By 2000, Merchant added Triton Rural Communications, Abacus PR, Drachma Direct (became the largest direct selling agent for an international bank), Viking TV serial marketing. 
He explains, “I stopped Abacus because I wasn’t a PR person. Having someone heading it, didn’t do justice. Drachma Direct – the guy (Marzin Shroff) who headed my Mumbai office is now my client at Eureka Forbes. He told us making direct selling for a bank, wouldn’t make too much money. Then, Triton Rural – was based in Delhi. We were doing work, but we were making a slight loss or just about breaking even. The guy who headed it said that we would need to invest more. He told me that he won’t take any salary till it would turnaround. Six months went by, and I figured he was making money off the agency. So, we knocked off the man and shut that division.”
Merchant notes that the agency currently has around 35 clients, out of which most are on retainer. “We have always wanted the discipline of a large agency with creativity of a smaller organisation. We are founded by the basic precept of building long-term relationships,” he adds.
Clients currently handled by the agency include Adani Wilmar, Eureka Forbes, Yes Bank, Venky’s Chicken and Force Motors, several of whose brands’ creative and media duties are handled by Triton.
Currently in four cities, the agency once had a presence in Hyderabad and Pune too. But when clients moved, or in some cases shut down, the offices had to go. 
Plans ahead
“We are looking at new opportunities. We want an international partner. We’ve started looking for one,” reveals the agency founder.
While the agency is looking for an international partner, things could have been different if some past efforts in that direction had worked.
Merchant recounts, “There was a friend of mine working with Y&R. He was a consultant with marketing companies and advertising agencies abroad. He told me about an agency, which he thought would be the topmost agency. One that was very different. He told me it’s a creative agency (BDDP) but did stuff differently and asked me to go meet them. I headed to Paris to meet with the owners – Jean-Claude Boulet and Jean-Marie Dru. I was enchanted by the way Marie Dru looked at brands and that was through ‘disruption’. I spent two months there with them. They were the number one agency in Paris, eighth largest in the world. We were associated with them for around four to five years but our deal never happened. And then they wanted equity, we agreed on it. They went back, and BDDP got sold to an agency which was bought over by Omnicom.”
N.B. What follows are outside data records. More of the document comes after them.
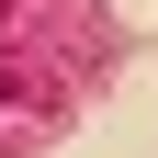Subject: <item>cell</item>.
I'll list each match as a JSON object with an SVG mask.
<instances>
[{
	"mask_svg": "<svg viewBox=\"0 0 158 158\" xmlns=\"http://www.w3.org/2000/svg\"><path fill=\"white\" fill-rule=\"evenodd\" d=\"M0 90H11V79H0Z\"/></svg>",
	"mask_w": 158,
	"mask_h": 158,
	"instance_id": "obj_1",
	"label": "cell"
}]
</instances>
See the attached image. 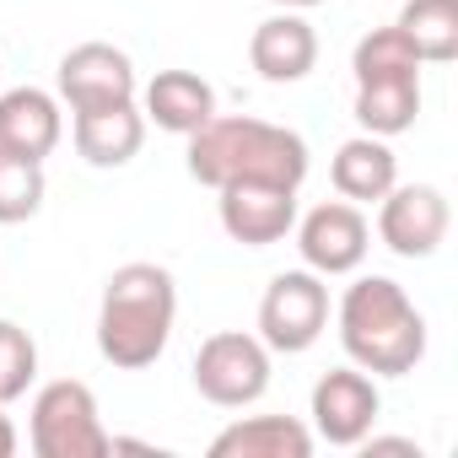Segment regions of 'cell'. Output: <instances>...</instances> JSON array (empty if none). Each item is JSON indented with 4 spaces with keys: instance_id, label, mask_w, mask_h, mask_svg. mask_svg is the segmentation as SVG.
<instances>
[{
    "instance_id": "cell-1",
    "label": "cell",
    "mask_w": 458,
    "mask_h": 458,
    "mask_svg": "<svg viewBox=\"0 0 458 458\" xmlns=\"http://www.w3.org/2000/svg\"><path fill=\"white\" fill-rule=\"evenodd\" d=\"M183 140H189V178L205 183V189H226V183L302 189V178H308V140L286 124H270V119H249V114L221 119V114H210Z\"/></svg>"
},
{
    "instance_id": "cell-2",
    "label": "cell",
    "mask_w": 458,
    "mask_h": 458,
    "mask_svg": "<svg viewBox=\"0 0 458 458\" xmlns=\"http://www.w3.org/2000/svg\"><path fill=\"white\" fill-rule=\"evenodd\" d=\"M173 318H178L173 270H162L151 259L119 265L108 276L103 308H98V351H103V361L119 367V372L151 367L173 340Z\"/></svg>"
},
{
    "instance_id": "cell-3",
    "label": "cell",
    "mask_w": 458,
    "mask_h": 458,
    "mask_svg": "<svg viewBox=\"0 0 458 458\" xmlns=\"http://www.w3.org/2000/svg\"><path fill=\"white\" fill-rule=\"evenodd\" d=\"M340 345L351 367L372 377H404L426 356V318L410 302V292L388 276H361L340 297Z\"/></svg>"
},
{
    "instance_id": "cell-4",
    "label": "cell",
    "mask_w": 458,
    "mask_h": 458,
    "mask_svg": "<svg viewBox=\"0 0 458 458\" xmlns=\"http://www.w3.org/2000/svg\"><path fill=\"white\" fill-rule=\"evenodd\" d=\"M28 442L38 458H108L114 431L98 415V394L76 377H55L33 394Z\"/></svg>"
},
{
    "instance_id": "cell-5",
    "label": "cell",
    "mask_w": 458,
    "mask_h": 458,
    "mask_svg": "<svg viewBox=\"0 0 458 458\" xmlns=\"http://www.w3.org/2000/svg\"><path fill=\"white\" fill-rule=\"evenodd\" d=\"M194 388L216 410L259 404L270 388V345L243 329H221L194 351Z\"/></svg>"
},
{
    "instance_id": "cell-6",
    "label": "cell",
    "mask_w": 458,
    "mask_h": 458,
    "mask_svg": "<svg viewBox=\"0 0 458 458\" xmlns=\"http://www.w3.org/2000/svg\"><path fill=\"white\" fill-rule=\"evenodd\" d=\"M329 329V286L313 270H286L265 286L259 302V340L281 356H302L318 345V335Z\"/></svg>"
},
{
    "instance_id": "cell-7",
    "label": "cell",
    "mask_w": 458,
    "mask_h": 458,
    "mask_svg": "<svg viewBox=\"0 0 458 458\" xmlns=\"http://www.w3.org/2000/svg\"><path fill=\"white\" fill-rule=\"evenodd\" d=\"M447 226H453V210L437 183H394L377 199V238L399 259H431L447 243Z\"/></svg>"
},
{
    "instance_id": "cell-8",
    "label": "cell",
    "mask_w": 458,
    "mask_h": 458,
    "mask_svg": "<svg viewBox=\"0 0 458 458\" xmlns=\"http://www.w3.org/2000/svg\"><path fill=\"white\" fill-rule=\"evenodd\" d=\"M372 249V226L351 199H324L297 221V254L313 276H356Z\"/></svg>"
},
{
    "instance_id": "cell-9",
    "label": "cell",
    "mask_w": 458,
    "mask_h": 458,
    "mask_svg": "<svg viewBox=\"0 0 458 458\" xmlns=\"http://www.w3.org/2000/svg\"><path fill=\"white\" fill-rule=\"evenodd\" d=\"M383 394L361 367H335L313 383V437L329 447H361V437L377 426Z\"/></svg>"
},
{
    "instance_id": "cell-10",
    "label": "cell",
    "mask_w": 458,
    "mask_h": 458,
    "mask_svg": "<svg viewBox=\"0 0 458 458\" xmlns=\"http://www.w3.org/2000/svg\"><path fill=\"white\" fill-rule=\"evenodd\" d=\"M221 199V233L243 249H270L297 226V189L281 183H226Z\"/></svg>"
},
{
    "instance_id": "cell-11",
    "label": "cell",
    "mask_w": 458,
    "mask_h": 458,
    "mask_svg": "<svg viewBox=\"0 0 458 458\" xmlns=\"http://www.w3.org/2000/svg\"><path fill=\"white\" fill-rule=\"evenodd\" d=\"M140 81H135V65L124 49L92 38V44H76L65 60H60V98L76 108H108V103H135Z\"/></svg>"
},
{
    "instance_id": "cell-12",
    "label": "cell",
    "mask_w": 458,
    "mask_h": 458,
    "mask_svg": "<svg viewBox=\"0 0 458 458\" xmlns=\"http://www.w3.org/2000/svg\"><path fill=\"white\" fill-rule=\"evenodd\" d=\"M249 60H254V71H259L265 81L292 87V81H302V76L318 65V33H313V22H308L302 12H276V17H265V22L254 28Z\"/></svg>"
},
{
    "instance_id": "cell-13",
    "label": "cell",
    "mask_w": 458,
    "mask_h": 458,
    "mask_svg": "<svg viewBox=\"0 0 458 458\" xmlns=\"http://www.w3.org/2000/svg\"><path fill=\"white\" fill-rule=\"evenodd\" d=\"M60 135H65V119H60V103L44 87H12V92H0V151L44 162L60 146Z\"/></svg>"
},
{
    "instance_id": "cell-14",
    "label": "cell",
    "mask_w": 458,
    "mask_h": 458,
    "mask_svg": "<svg viewBox=\"0 0 458 458\" xmlns=\"http://www.w3.org/2000/svg\"><path fill=\"white\" fill-rule=\"evenodd\" d=\"M76 151L87 167H124L140 140H146V114L135 103H108V108H76L71 119Z\"/></svg>"
},
{
    "instance_id": "cell-15",
    "label": "cell",
    "mask_w": 458,
    "mask_h": 458,
    "mask_svg": "<svg viewBox=\"0 0 458 458\" xmlns=\"http://www.w3.org/2000/svg\"><path fill=\"white\" fill-rule=\"evenodd\" d=\"M313 431L297 415H249L210 437V458H308Z\"/></svg>"
},
{
    "instance_id": "cell-16",
    "label": "cell",
    "mask_w": 458,
    "mask_h": 458,
    "mask_svg": "<svg viewBox=\"0 0 458 458\" xmlns=\"http://www.w3.org/2000/svg\"><path fill=\"white\" fill-rule=\"evenodd\" d=\"M140 114L167 135H194L216 114V87L194 71H157L146 81V108Z\"/></svg>"
},
{
    "instance_id": "cell-17",
    "label": "cell",
    "mask_w": 458,
    "mask_h": 458,
    "mask_svg": "<svg viewBox=\"0 0 458 458\" xmlns=\"http://www.w3.org/2000/svg\"><path fill=\"white\" fill-rule=\"evenodd\" d=\"M329 178H335L340 199H351V205H356V199L372 205V199H383V194L399 183V157L388 151L383 135H356V140H345V146L335 151Z\"/></svg>"
},
{
    "instance_id": "cell-18",
    "label": "cell",
    "mask_w": 458,
    "mask_h": 458,
    "mask_svg": "<svg viewBox=\"0 0 458 458\" xmlns=\"http://www.w3.org/2000/svg\"><path fill=\"white\" fill-rule=\"evenodd\" d=\"M420 119V71H399V76H372L356 81V124L367 135H404Z\"/></svg>"
},
{
    "instance_id": "cell-19",
    "label": "cell",
    "mask_w": 458,
    "mask_h": 458,
    "mask_svg": "<svg viewBox=\"0 0 458 458\" xmlns=\"http://www.w3.org/2000/svg\"><path fill=\"white\" fill-rule=\"evenodd\" d=\"M420 65H447L458 60V0H404V12L394 22Z\"/></svg>"
},
{
    "instance_id": "cell-20",
    "label": "cell",
    "mask_w": 458,
    "mask_h": 458,
    "mask_svg": "<svg viewBox=\"0 0 458 458\" xmlns=\"http://www.w3.org/2000/svg\"><path fill=\"white\" fill-rule=\"evenodd\" d=\"M44 162H28V157H12L0 151V226H17L28 216H38L44 205Z\"/></svg>"
},
{
    "instance_id": "cell-21",
    "label": "cell",
    "mask_w": 458,
    "mask_h": 458,
    "mask_svg": "<svg viewBox=\"0 0 458 458\" xmlns=\"http://www.w3.org/2000/svg\"><path fill=\"white\" fill-rule=\"evenodd\" d=\"M351 71L356 81H372V76H399V71H420V55L410 49V38L399 28H372L356 55H351Z\"/></svg>"
},
{
    "instance_id": "cell-22",
    "label": "cell",
    "mask_w": 458,
    "mask_h": 458,
    "mask_svg": "<svg viewBox=\"0 0 458 458\" xmlns=\"http://www.w3.org/2000/svg\"><path fill=\"white\" fill-rule=\"evenodd\" d=\"M33 377H38V345H33V335L22 324H12V318H0V404L22 399L33 388Z\"/></svg>"
},
{
    "instance_id": "cell-23",
    "label": "cell",
    "mask_w": 458,
    "mask_h": 458,
    "mask_svg": "<svg viewBox=\"0 0 458 458\" xmlns=\"http://www.w3.org/2000/svg\"><path fill=\"white\" fill-rule=\"evenodd\" d=\"M361 447H367V453H415V458H420V447H415L410 437H372V431H367Z\"/></svg>"
},
{
    "instance_id": "cell-24",
    "label": "cell",
    "mask_w": 458,
    "mask_h": 458,
    "mask_svg": "<svg viewBox=\"0 0 458 458\" xmlns=\"http://www.w3.org/2000/svg\"><path fill=\"white\" fill-rule=\"evenodd\" d=\"M12 453H17V426H12L6 404H0V458H12Z\"/></svg>"
},
{
    "instance_id": "cell-25",
    "label": "cell",
    "mask_w": 458,
    "mask_h": 458,
    "mask_svg": "<svg viewBox=\"0 0 458 458\" xmlns=\"http://www.w3.org/2000/svg\"><path fill=\"white\" fill-rule=\"evenodd\" d=\"M281 12H308V6H324V0H276Z\"/></svg>"
}]
</instances>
The agency is looking to grow now, he says. A digital wing, Digimo, was added last year. A creative agency acquired in 2000, Metaphor, has been converted to an events and activation agency. His vision for the way forward is to grow the creative and media businesses, alongside Digimo and Metaphor.
Merchant reflects, “We are not here to make ads. Our job is to create, execute and deliver the brand message in the most compelling manner to the most relevant audience in the most relevant time and place.”
While a lot has changed at Triton and the advertising landscape, Merchant’s mantra hasn’t. He signs off saying, “Work, work and more work. Never say give up. Whether I die on the table, I don’t care.”
(This article first appeared in the issue of Campaign India dated 18 March 2016.)